__Source__
The treatment of the Palestinians under occupation is nothing short of barbaric and Bush’s recent support for expansion of some settlements is immoral and contrary to international law. I’d fully support a tying of aid to settlement activity like ped suggested above.
Violin
7:44:59 AM
8/30/04

I agree with Ped's suggestion as well. When we have a double standard like this, it give more excuses for more terrorism. Israel had been a thorn in the side of the world for far too long and it needs to be delt with, one way or another.
laqtis
8:00:40 AM
8/30/04

Dealt.......
That would be the Shah of Iran.

He was a prince in exile in '54 when the U.S. and Britain helped install him.

The poor bastard had to give up his playboy lifestyle for that of a puppet.

It seems that Anglo Persian Petrol was pissed about the oil fields being nationalized as per democratic process.
MarkO
8:12:39 AM
8/30/04

That would be it, MarkO. Thanks for the pick up on the info and the spelling.
laqtis
8:16:00 AM
8/30/04

laqtis - non-Jews in the west Bank aren't Isaraeli citizens, and therefore don't vote in Israeli elections.

Non-Jews in the land Israel claims as part of Israel proper are citizens, and have the right to vote. Areas Israel occupied since 1967 and annexed (like Gaza and parts of Jerusalem) are claimed by Israel and all residents get citizenship.

__Given instruction 1__
In the occupation discussion, rewrite the passage that begins at "The treatment of" and stops after "helped install him.", putting "unjust" in place of "immoral".
__Given instruction 2__
Which lines of the records contain the string "shooting"? Copy each of them out; case counts.

__The data__
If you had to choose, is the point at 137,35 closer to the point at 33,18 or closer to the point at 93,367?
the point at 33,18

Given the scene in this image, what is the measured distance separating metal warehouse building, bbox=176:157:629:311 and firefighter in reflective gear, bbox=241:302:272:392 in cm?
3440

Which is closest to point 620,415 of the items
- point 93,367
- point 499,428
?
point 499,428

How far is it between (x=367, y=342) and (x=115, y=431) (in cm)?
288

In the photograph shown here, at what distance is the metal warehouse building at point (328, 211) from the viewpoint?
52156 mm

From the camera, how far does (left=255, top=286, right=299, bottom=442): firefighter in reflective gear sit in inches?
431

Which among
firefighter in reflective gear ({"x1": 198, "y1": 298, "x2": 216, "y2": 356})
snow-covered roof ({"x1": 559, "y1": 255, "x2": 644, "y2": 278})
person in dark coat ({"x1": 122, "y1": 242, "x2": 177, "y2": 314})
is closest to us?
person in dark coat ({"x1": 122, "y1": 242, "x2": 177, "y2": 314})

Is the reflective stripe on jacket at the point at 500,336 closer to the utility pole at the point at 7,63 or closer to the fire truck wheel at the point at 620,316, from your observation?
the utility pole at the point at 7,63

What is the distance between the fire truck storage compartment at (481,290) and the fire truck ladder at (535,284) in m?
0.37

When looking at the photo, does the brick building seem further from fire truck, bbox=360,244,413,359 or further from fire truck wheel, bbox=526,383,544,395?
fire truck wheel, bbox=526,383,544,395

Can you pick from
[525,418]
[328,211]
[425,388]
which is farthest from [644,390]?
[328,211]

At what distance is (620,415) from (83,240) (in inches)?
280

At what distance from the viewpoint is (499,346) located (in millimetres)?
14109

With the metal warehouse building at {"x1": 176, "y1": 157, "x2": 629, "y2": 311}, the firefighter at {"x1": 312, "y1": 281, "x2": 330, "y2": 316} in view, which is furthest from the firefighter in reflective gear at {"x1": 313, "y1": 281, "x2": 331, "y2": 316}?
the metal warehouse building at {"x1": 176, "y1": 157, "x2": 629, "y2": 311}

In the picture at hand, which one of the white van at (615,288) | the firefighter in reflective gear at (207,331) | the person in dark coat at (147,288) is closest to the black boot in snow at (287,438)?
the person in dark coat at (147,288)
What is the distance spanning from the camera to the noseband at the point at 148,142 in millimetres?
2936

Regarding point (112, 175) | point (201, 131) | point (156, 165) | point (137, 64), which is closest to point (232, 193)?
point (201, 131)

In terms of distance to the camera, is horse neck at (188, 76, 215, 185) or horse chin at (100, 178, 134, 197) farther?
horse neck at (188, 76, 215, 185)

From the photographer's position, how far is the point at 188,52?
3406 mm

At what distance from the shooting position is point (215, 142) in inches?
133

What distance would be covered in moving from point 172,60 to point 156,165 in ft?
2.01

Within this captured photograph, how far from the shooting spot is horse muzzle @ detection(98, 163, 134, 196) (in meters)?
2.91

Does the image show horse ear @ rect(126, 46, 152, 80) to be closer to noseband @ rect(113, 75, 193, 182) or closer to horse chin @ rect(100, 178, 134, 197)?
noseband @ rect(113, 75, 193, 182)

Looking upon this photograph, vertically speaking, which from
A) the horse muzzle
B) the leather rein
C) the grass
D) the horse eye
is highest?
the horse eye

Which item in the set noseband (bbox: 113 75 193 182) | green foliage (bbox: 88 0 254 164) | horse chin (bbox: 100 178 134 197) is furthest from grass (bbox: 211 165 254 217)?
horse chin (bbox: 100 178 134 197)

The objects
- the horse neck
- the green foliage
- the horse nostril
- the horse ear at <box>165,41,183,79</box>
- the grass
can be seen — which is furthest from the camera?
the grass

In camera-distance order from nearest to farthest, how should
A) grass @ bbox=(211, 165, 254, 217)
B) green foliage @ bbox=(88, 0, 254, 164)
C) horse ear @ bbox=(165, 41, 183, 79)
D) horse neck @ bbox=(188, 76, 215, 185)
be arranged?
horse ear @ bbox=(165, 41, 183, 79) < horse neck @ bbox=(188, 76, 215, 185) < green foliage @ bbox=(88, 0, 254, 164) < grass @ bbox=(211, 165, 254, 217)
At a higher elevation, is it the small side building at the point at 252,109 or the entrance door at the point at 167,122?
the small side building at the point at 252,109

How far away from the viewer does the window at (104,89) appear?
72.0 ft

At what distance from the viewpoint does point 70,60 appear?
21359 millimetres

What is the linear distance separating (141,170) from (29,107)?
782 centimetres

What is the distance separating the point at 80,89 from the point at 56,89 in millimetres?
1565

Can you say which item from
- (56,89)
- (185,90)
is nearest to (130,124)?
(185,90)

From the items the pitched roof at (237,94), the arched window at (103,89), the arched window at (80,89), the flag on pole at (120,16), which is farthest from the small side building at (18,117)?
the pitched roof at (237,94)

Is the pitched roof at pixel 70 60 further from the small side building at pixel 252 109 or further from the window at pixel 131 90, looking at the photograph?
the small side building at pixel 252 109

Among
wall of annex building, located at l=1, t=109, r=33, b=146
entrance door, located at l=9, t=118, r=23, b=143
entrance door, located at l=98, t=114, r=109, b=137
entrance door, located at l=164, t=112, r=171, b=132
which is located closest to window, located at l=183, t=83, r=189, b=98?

__Expected output 1__
The treatment of the Palestinians under occupation is nothing short of barbaric and Bush’s recent support for expansion of some settlements is unjust and contrary to international law. I’d fully support a tying of aid to settlement activity like ped suggested above.
Violin
7:44:59 AM
8/30/04

I agree with Ped's suggestion as well. When we have a double standard like this, it give more excuses for more terrorism. Israel had been a thorn in the side of the world for far too long and it needs to be delt with, one way or another.
laqtis
8:00:40 AM
8/30/04

Dealt.......
That would be the Shah of Iran.

He was a prince in exile in '54 when the U.S. and Britain helped install him.

__Expected output 2__
At what distance from the shooting position is point (215, 142) in inches?
Within this captured photograph, how far from the shooting spot is horse muzzle @ detection(98, 163, 134, 196) (in meters)?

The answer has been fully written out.